Stated task A | Copy the part of the factor analysis page from "import numpy as" to "bokeh.io.output_notebook()" word for word.
Stated task B | Pick up the factor analysis page after its last sentence and keep writing it.

Extract to read |
· · · · · · ·

50  Factor analysis

Open in Google Colab | Download notebook

Code
# Colab setup ------------------
import os, shutil, sys, subprocess, urllib.request
if "google.colab" in sys.modules:
    cmd = "pip install --upgrade watermark"
    process = subprocess.Popen(cmd.split(), stdout=subprocess.PIPE, stderr=subprocess.PIPE)
    stdout, stderr = process.communicate()
    data_path = "https://s3.amazonaws.com/bebi103.caltech.edu/data/"
else:
    data_path = "../data/"
# ------------------------------
import warnings

import numpy as np
import scipy.io
import scipy.stats as st

import sklearn
import sklearn.decomposition
import sklearn.preprocessing

import bebi103

import bokeh.io
import bokeh.plotting
bokeh.io.output_notebook()
Loading BokehJS ...

In Chapter 49, we took a heuristic approach to principal component analysis in which we did the following.

  1. We noted that we have (centered and scaled) high dimensional (dimension \(D\)) observations \(\mathbf{y}\) and posit that they could be generated from \(L\) causes, with \(L < D\), often with \(L \ll D\).

· · · · · · ·

Given data |
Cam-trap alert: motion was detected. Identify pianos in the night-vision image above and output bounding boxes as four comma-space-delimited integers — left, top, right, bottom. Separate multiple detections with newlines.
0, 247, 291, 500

· · · · · · ·

Written reply A |
import numpy as np
import scipy.io
import scipy.stats as st

import sklearn
import sklearn.decomposition
import sklearn.preprocessing

import bebi103

import bokeh.io
import bokeh.plotting
bokeh.io.output_notebook()

Written reply B |
  2. We sought a linear projection of \(D\)-dimensional data \(\mathbf{y}\) onto \(L\)-dimensional latent variables (causes) \(\mathbf{z}\).
  3. We defined a loss function that is the mean squared difference between observed data and data recovered from a linear transformation of the causes.
  4. We minimized the loss function to get the optimal transformation.

To be clear, this transformation is optimal only in the sense of the loss function we defined.

We now approach this problem with more careful probabilistic modeling.

50.1 Formulation of factor analysis

In factor analysis, we have a similar goal as in PCA in that we define a model \(\mathbf{y} = h(\mathbf{z};\theta)\), where \(\theta\) is some set of parameters, and we want to infer a function \(h(\mathbf{z};\theta)\). As in PCA, we restrict \(h(\mathbf{z};\theta)\) to be linear function defined by a \(D\times L\) loading matrix \(\mathsf{W}\) such that

\[\begin{align} h(\mathbf{z};\mathsf{W}) = \mathsf{W}\cdot \mathbf{z} + \boldsymbol{\mu}. \end{align} \]

Here we have included an additive term \(\boldsymbol{\mu}\) that we had set to zero in our treatment of PCA.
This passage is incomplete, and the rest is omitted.